Secondo la Costituzione del nostro Paese, una volta eletti i parlamentari non possono essere chiamati a rispondere né delle opinioni espresse nell’esercizio delle loro funzioni, né dei voti dati. Oltre a ciò, il divieto di mandato imperativo riconosce loro il pieno diritto di poter cambiare gruppo qualora non condividano più la linea politica degli altri componenti.
Le elezioni politiche del 4 marzo 2018 hanno rinnovato profondamente il ceto parlamentare. I leader delle principali formazioni hanno dovuto coniugare le istanze di rinnovamento provenienti dagli elettori con l’esigenza di assicurare continuità quantomeno ad una porzione dei parlamentari uscenti.
◆ ◆ ◆ ◆ ◆ ◆ ◆
▶ _CONSEGNE_:
a. In base al brano, in quale data si sono svolte le elezioni politiche che hanno rinnovato profondamente il ceto parlamentare?
b. Riassumi il brano in due frasi.
c. Estrai dal brano, senza alcuna modifica, la parte che comincia con "Le elezioni politiche" e termina con "dei parlamentari uscenti.".

▶ _DATI FORNITI_:
◆ ◆ ◆ ◆ ◆ ◆ ◆
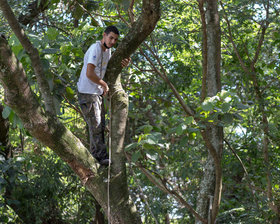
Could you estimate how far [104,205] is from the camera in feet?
8.76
◆ ◆ ◆ ◆ ◆ ◆ ◆
▶ _RISPOSTE ALLE CONSEGNE_:
a. Il 4 marzo 2018.

b. Secondo la Costituzione, i parlamentari eletti non rispondono né delle opinioni espresse nell'esercizio delle loro funzioni né dei voti dati e, per il divieto di mandato imperativo, possono cambiare gruppo se non ne condividono più la linea politica. Le elezioni politiche del 4 marzo 2018 hanno rinnovato profondamente il ceto parlamentare, e i leader delle principali formazioni hanno dovuto conciliare le istanze di rinnovamento degli elettori con la continuità di almeno una parte dei parlamentari uscenti.

c.
Le elezioni politiche del 4 marzo 2018 hanno rinnovato profondamente il ceto parlamentare. I leader delle principali formazioni hanno dovuto coniugare le istanze di rinnovamento provenienti dagli elettori con l’esigenza di assicurare continuità quantomeno ad una porzione dei parlamentari uscenti.